The input:
★ ★ ★ ★ ★ ★ ★

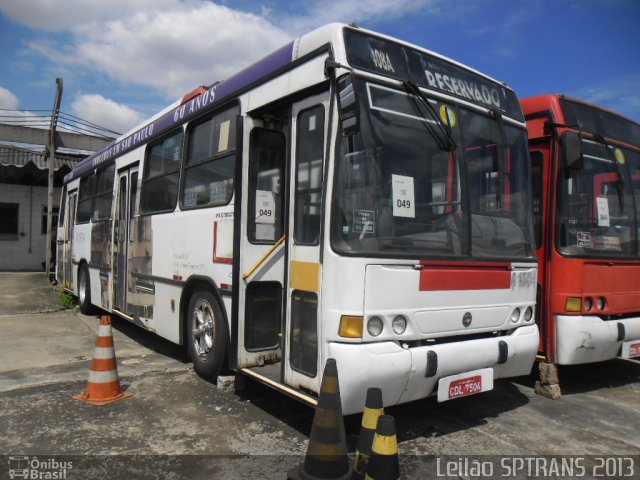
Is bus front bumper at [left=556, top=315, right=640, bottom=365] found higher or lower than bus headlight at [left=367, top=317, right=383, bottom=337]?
lower

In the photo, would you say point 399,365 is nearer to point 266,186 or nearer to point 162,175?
point 266,186

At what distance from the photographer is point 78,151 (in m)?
18.9

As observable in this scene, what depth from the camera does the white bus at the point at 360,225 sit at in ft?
11.4

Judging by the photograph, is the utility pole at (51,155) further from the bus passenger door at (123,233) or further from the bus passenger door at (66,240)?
the bus passenger door at (123,233)

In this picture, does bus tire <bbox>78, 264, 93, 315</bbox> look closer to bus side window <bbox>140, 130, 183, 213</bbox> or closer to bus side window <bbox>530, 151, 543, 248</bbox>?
bus side window <bbox>140, 130, 183, 213</bbox>

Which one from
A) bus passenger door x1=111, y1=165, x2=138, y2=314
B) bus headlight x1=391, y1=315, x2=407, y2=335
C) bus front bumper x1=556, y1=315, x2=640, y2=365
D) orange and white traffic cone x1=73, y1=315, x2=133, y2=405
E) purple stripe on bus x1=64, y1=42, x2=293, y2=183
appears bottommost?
orange and white traffic cone x1=73, y1=315, x2=133, y2=405

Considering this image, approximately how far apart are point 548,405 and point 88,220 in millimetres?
8179

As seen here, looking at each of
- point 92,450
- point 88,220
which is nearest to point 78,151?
point 88,220

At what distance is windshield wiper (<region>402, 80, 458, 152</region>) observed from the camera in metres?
3.79

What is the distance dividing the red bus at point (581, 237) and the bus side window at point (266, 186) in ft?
9.07

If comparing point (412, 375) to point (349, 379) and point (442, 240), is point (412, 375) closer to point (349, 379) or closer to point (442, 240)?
point (349, 379)

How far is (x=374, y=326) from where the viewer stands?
136 inches

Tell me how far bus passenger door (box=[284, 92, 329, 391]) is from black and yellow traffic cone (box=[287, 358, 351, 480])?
599mm

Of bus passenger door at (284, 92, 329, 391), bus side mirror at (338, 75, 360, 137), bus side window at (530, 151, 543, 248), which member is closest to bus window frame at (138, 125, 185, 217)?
bus passenger door at (284, 92, 329, 391)
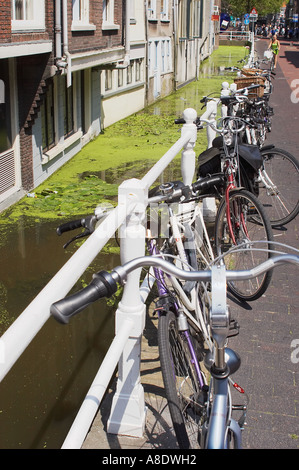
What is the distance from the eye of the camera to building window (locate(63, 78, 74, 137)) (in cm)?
1277

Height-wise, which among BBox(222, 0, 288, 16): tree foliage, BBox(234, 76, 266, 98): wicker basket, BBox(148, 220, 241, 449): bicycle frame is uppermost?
BBox(222, 0, 288, 16): tree foliage

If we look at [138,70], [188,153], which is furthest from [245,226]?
[138,70]

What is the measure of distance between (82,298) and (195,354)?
1512 millimetres

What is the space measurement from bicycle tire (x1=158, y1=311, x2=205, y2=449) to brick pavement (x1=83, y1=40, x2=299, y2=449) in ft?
0.73

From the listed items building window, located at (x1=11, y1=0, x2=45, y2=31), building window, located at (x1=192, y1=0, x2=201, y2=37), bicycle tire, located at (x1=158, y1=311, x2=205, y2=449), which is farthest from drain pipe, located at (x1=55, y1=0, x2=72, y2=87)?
building window, located at (x1=192, y1=0, x2=201, y2=37)

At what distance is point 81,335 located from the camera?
5285mm

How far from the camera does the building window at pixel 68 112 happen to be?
41.9ft

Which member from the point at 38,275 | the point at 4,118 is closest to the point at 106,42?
the point at 4,118

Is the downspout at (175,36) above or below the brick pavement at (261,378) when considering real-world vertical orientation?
above

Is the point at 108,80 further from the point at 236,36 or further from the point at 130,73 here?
the point at 236,36

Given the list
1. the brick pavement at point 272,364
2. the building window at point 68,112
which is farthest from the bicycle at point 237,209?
the building window at point 68,112

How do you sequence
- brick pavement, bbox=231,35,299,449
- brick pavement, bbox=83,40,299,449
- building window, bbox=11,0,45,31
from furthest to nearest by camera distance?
building window, bbox=11,0,45,31 → brick pavement, bbox=231,35,299,449 → brick pavement, bbox=83,40,299,449

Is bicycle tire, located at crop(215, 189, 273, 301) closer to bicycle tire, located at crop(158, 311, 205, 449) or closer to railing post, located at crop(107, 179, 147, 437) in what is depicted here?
bicycle tire, located at crop(158, 311, 205, 449)

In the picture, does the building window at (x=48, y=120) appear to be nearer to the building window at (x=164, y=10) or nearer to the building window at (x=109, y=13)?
the building window at (x=109, y=13)
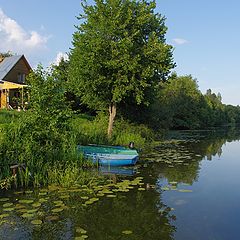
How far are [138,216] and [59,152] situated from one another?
5.13 meters

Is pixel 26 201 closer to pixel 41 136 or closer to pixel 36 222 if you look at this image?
pixel 36 222

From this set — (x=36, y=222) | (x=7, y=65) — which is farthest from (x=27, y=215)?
(x=7, y=65)

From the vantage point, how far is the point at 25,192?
32.6 ft

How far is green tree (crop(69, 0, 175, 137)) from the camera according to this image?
2180cm

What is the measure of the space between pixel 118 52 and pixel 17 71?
23131 mm

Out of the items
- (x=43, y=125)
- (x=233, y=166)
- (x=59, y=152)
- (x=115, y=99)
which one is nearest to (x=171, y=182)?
(x=59, y=152)

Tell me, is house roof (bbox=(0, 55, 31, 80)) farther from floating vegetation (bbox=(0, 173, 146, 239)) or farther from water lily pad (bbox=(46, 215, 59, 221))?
water lily pad (bbox=(46, 215, 59, 221))

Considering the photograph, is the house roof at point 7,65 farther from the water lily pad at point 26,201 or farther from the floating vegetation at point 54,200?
the water lily pad at point 26,201

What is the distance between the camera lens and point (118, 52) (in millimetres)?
21375

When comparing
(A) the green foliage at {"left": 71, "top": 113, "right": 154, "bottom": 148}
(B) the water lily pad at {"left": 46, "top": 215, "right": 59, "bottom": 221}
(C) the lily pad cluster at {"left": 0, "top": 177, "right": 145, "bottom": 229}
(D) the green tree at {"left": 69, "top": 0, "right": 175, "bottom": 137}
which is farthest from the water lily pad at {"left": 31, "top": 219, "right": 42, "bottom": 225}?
(D) the green tree at {"left": 69, "top": 0, "right": 175, "bottom": 137}

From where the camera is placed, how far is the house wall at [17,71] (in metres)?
38.9

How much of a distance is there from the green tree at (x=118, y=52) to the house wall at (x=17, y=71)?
1779cm

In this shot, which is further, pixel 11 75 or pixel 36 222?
pixel 11 75

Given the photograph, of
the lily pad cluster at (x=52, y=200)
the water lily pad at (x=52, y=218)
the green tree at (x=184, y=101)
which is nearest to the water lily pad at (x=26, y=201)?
the lily pad cluster at (x=52, y=200)
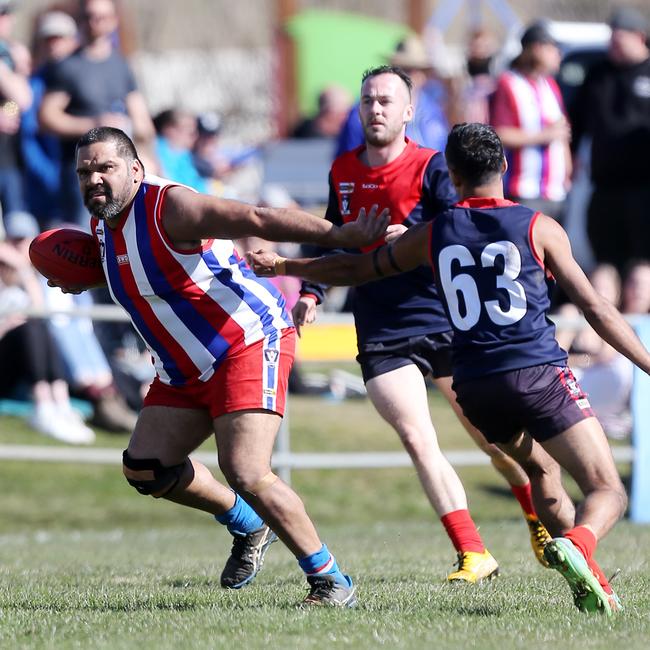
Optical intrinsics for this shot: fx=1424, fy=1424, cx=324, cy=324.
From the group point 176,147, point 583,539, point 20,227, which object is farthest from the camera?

★ ★ ★ ★ ★ ★ ★

Short problem:
Take the line containing "When comparing" and every line after it up to the end of the entries, and quote them exactly. Both ends count; the pictures do not.

Solution to the exercise:
When comparing
(A) the green foliage at {"left": 71, "top": 113, "right": 154, "bottom": 148}
(B) the water lily pad at {"left": 46, "top": 215, "right": 59, "bottom": 221}
(C) the lily pad cluster at {"left": 0, "top": 177, "right": 145, "bottom": 229}
(D) the green tree at {"left": 69, "top": 0, "right": 175, "bottom": 137}
which is farthest from the water lily pad at {"left": 31, "top": 219, "right": 42, "bottom": 225}?
(D) the green tree at {"left": 69, "top": 0, "right": 175, "bottom": 137}

From where the camera is placed, how far is the house wall at [17,71] (in metres)?
38.9

How much of a distance is there from the green tree at (x=118, y=52) to the house wall at (x=17, y=71)?
1779cm

In this shot, which is further, pixel 11 75 or pixel 36 222?
pixel 11 75

Given the photograph, of
the lily pad cluster at (x=52, y=200)
the water lily pad at (x=52, y=218)
the green tree at (x=184, y=101)
which is nearest to the water lily pad at (x=26, y=201)?
the lily pad cluster at (x=52, y=200)
Optical intrinsics for this shot: fx=1424, fy=1424, cx=324, cy=324.
From the group point 176,147, point 583,539, point 20,227, which object is farthest from the camera?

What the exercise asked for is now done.